# [Input]

————————

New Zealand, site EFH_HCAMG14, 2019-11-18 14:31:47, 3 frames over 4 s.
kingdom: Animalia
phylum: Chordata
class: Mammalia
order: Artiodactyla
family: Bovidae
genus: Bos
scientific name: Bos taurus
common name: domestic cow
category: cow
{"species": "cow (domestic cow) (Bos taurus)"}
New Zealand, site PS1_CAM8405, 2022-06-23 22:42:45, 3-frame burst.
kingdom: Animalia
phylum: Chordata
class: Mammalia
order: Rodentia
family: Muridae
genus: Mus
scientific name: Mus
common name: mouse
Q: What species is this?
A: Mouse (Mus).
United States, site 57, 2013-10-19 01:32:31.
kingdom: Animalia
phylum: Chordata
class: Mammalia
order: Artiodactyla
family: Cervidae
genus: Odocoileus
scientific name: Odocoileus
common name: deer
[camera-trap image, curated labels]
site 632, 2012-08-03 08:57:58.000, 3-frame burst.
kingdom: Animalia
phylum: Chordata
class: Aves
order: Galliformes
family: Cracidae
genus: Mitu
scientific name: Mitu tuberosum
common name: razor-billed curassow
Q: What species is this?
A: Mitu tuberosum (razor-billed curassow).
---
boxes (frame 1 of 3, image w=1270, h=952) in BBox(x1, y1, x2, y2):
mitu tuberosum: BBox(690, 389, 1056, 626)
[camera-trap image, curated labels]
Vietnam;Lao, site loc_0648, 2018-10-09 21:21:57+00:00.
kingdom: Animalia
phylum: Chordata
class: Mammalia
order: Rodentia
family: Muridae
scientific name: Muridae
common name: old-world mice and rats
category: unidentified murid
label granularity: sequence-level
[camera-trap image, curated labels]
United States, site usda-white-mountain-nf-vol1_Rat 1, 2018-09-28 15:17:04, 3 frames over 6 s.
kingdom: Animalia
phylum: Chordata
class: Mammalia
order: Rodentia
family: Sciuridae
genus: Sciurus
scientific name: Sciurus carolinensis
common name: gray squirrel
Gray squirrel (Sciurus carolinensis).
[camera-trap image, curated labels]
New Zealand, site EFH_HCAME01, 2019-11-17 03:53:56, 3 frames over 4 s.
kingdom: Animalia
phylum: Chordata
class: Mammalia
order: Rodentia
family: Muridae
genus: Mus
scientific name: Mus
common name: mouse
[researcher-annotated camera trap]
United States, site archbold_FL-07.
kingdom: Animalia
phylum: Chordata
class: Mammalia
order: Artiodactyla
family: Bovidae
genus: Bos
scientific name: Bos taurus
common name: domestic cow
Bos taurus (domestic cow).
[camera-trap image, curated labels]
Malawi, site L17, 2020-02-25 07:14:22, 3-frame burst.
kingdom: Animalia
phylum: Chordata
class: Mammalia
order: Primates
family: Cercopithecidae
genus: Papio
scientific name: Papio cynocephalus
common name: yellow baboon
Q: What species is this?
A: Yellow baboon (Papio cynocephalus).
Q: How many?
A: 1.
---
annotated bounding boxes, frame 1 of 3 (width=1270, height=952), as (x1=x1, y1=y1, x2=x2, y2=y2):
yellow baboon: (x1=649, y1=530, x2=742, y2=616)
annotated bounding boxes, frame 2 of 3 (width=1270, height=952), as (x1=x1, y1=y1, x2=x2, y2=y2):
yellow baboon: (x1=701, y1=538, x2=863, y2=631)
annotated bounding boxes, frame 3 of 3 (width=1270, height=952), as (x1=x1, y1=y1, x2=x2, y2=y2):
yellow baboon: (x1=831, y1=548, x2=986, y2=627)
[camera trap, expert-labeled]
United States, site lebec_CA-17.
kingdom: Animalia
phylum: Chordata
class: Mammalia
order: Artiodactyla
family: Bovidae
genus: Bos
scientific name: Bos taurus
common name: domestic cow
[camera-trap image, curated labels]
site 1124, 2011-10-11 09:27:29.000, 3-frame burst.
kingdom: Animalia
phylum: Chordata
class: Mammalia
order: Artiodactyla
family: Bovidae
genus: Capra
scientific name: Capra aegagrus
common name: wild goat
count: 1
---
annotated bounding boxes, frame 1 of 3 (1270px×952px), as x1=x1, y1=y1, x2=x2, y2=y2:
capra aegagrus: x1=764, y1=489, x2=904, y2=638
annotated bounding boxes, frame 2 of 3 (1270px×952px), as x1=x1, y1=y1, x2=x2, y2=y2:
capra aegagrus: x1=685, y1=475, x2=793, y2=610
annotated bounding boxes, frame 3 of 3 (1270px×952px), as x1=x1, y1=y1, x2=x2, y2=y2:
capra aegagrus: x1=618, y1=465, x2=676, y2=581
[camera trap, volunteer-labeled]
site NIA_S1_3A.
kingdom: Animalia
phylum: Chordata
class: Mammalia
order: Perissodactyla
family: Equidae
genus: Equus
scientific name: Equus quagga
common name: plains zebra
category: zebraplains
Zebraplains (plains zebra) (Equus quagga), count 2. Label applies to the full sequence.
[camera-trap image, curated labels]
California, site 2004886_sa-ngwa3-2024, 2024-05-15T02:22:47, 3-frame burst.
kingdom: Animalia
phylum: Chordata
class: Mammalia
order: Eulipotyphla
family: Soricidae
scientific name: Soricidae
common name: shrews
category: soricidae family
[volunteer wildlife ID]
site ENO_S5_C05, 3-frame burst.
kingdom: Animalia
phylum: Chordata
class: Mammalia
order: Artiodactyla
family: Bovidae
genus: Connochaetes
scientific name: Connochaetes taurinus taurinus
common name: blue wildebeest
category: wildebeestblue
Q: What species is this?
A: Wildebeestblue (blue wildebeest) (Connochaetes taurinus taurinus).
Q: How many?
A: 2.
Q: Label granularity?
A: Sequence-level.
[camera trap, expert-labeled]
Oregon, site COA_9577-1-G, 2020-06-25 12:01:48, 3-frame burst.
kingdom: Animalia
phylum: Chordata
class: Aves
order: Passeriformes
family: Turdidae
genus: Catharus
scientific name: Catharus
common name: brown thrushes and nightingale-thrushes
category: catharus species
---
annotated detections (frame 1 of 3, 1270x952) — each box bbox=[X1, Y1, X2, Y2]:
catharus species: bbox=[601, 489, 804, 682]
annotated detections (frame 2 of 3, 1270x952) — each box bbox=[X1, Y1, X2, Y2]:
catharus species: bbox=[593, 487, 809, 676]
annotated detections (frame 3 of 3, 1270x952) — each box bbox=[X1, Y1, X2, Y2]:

————————

# [Work to complete]
Go through the entries above and reproduce each one exactly.

# [Reply to the task]
New Zealand, site EFH_HCAMG14, 2019-11-18 14:31:47, 3 frames over 4 s.
kingdom: Animalia
phylum: Chordata
class: Mammalia
order: Artiodactyla
family: Bovidae
genus: Bos
scientific name: Bos taurus
common name: domestic cow
category: cow
{"species": "cow (domestic cow) (Bos taurus)"}
New Zealand, site PS1_CAM8405, 2022-06-23 22:42:45, 3-frame burst.
kingdom: Animalia
phylum: Chordata
class: Mammalia
order: Rodentia
family: Muridae
genus: Mus
scientific name: Mus
common name: mouse
Q: What species is this?
A: Mouse (Mus).
United States, site 57, 2013-10-19 01:32:31.
kingdom: Animalia
phylum: Chordata
class: Mammalia
order: Artiodactyla
family: Cervidae
genus: Odocoileus
scientific name: Odocoileus
common name: deer
[camera-trap image, curated labels]
site 632, 2012-08-03 08:57:58.000, 3-frame burst.
kingdom: Animalia
phylum: Chordata
class: Aves
order: Galliformes
family: Cracidae
genus: Mitu
scientific name: Mitu tuberosum
common name: razor-billed curassow
Q: What species is this?
A: Mitu tuberosum (razor-billed curassow).
---
boxes (frame 1 of 3, image w=1270, h=952) in BBox(x1, y1, x2, y2):
mitu tuberosum: BBox(690, 389, 1056, 626)
[camera-trap image, curated labels]
Vietnam;Lao, site loc_0648, 2018-10-09 21:21:57+00:00.
kingdom: Animalia
phylum: Chordata
class: Mammalia
order: Rodentia
family: Muridae
scientific name: Muridae
common name: old-world mice and rats
category: unidentified murid
label granularity: sequence-level
[camera-trap image, curated labels]
United States, site usda-white-mountain-nf-vol1_Rat 1, 2018-09-28 15:17:04, 3 frames over 6 s.
kingdom: Animalia
phylum: Chordata
class: Mammalia
order: Rodentia
family: Sciuridae
genus: Sciurus
scientific name: Sciurus carolinensis
common name: gray squirrel
Gray squirrel (Sciurus carolinensis).
[camera-trap image, curated labels]
New Zealand, site EFH_HCAME01, 2019-11-17 03:53:56, 3 frames over 4 s.
kingdom: Animalia
phylum: Chordata
class: Mammalia
order: Rodentia
family: Muridae
genus: Mus
scientific name: Mus
common name: mouse
[researcher-annotated camera trap]
United States, site archbold_FL-07.
kingdom: Animalia
phylum: Chordata
class: Mammalia
order: Artiodactyla
family: Bovidae
genus: Bos
scientific name: Bos taurus
common name: domestic cow
Bos taurus (domestic cow).
[camera-trap image, curated labels]
Malawi, site L17, 2020-02-25 07:14:22, 3-frame burst.
kingdom: Animalia
phylum: Chordata
class: Mammalia
order: Primates
family: Cercopithecidae
genus: Papio
scientific name: Papio cynocephalus
common name: yellow baboon
Q: What species is this?
A: Yellow baboon (Papio cynocephalus).
Q: How many?
A: 1.
---
annotated bounding boxes, frame 1 of 3 (width=1270, height=952), as (x1=x1, y1=y1, x2=x2, y2=y2):
yellow baboon: (x1=649, y1=530, x2=742, y2=616)
annotated bounding boxes, frame 2 of 3 (width=1270, height=952), as (x1=x1, y1=y1, x2=x2, y2=y2):
yellow baboon: (x1=701, y1=538, x2=863, y2=631)
annotated bounding boxes, frame 3 of 3 (width=1270, height=952), as (x1=x1, y1=y1, x2=x2, y2=y2):
yellow baboon: (x1=831, y1=548, x2=986, y2=627)
[camera trap, expert-labeled]
United States, site lebec_CA-17.
kingdom: Animalia
phylum: Chordata
class: Mammalia
order: Artiodactyla
family: Bovidae
genus: Bos
scientific name: Bos taurus
common name: domestic cow
[camera-trap image, curated labels]
site 1124, 2011-10-11 09:27:29.000, 3-frame burst.
kingdom: Animalia
phylum: Chordata
class: Mammalia
order: Artiodactyla
family: Bovidae
genus: Capra
scientific name: Capra aegagrus
common name: wild goat
count: 1
---
annotated bounding boxes, frame 1 of 3 (1270px×952px), as x1=x1, y1=y1, x2=x2, y2=y2:
capra aegagrus: x1=764, y1=489, x2=904, y2=638
annotated bounding boxes, frame 2 of 3 (1270px×952px), as x1=x1, y1=y1, x2=x2, y2=y2:
capra aegagrus: x1=685, y1=475, x2=793, y2=610
annotated bounding boxes, frame 3 of 3 (1270px×952px), as x1=x1, y1=y1, x2=x2, y2=y2:
capra aegagrus: x1=618, y1=465, x2=676, y2=581
[camera trap, volunteer-labeled]
site NIA_S1_3A.
kingdom: Animalia
phylum: Chordata
class: Mammalia
order: Perissodactyla
family: Equidae
genus: Equus
scientific name: Equus quagga
common name: plains zebra
category: zebraplains
Zebraplains (plains zebra) (Equus quagga), count 2. Label applies to the full sequence.
[camera-trap image, curated labels]
California, site 2004886_sa-ngwa3-2024, 2024-05-15T02:22:47, 3-frame burst.
kingdom: Animalia
phylum: Chordata
class: Mammalia
order: Eulipotyphla
family: Soricidae
scientific name: Soricidae
common name: shrews
category: soricidae family
[volunteer wildlife ID]
site ENO_S5_C05, 3-frame burst.
kingdom: Animalia
phylum: Chordata
class: Mammalia
order: Artiodactyla
family: Bovidae
genus: Connochaetes
scientific name: Connochaetes taurinus taurinus
common name: blue wildebeest
category: wildebeestblue
Q: What species is this?
A: Wildebeestblue (blue wildebeest) (Connochaetes taurinus taurinus).
Q: How many?
A: 2.
Q: Label granularity?
A: Sequence-level.
[camera trap, expert-labeled]
Oregon, site COA_9577-1-G, 2020-06-25 12:01:48, 3-frame burst.
kingdom: Animalia
phylum: Chordata
class: Aves
order: Passeriformes
family: Turdidae
genus: Catharus
scientific name: Catharus
common name: brown thrushes and nightingale-thrushes
category: catharus species
---
annotated detections (frame 1 of 3, 1270x952) — each box bbox=[X1, Y1, X2, Y2]:
catharus species: bbox=[601, 489, 804, 682]
annotated detections (frame 2 of 3, 1270x952) — each box bbox=[X1, Y1, X2, Y2]:
catharus species: bbox=[593, 487, 809, 676]
annotated detections (frame 3 of 3, 1270x952) — each box bbox=[X1, Y1, X2, Y2]:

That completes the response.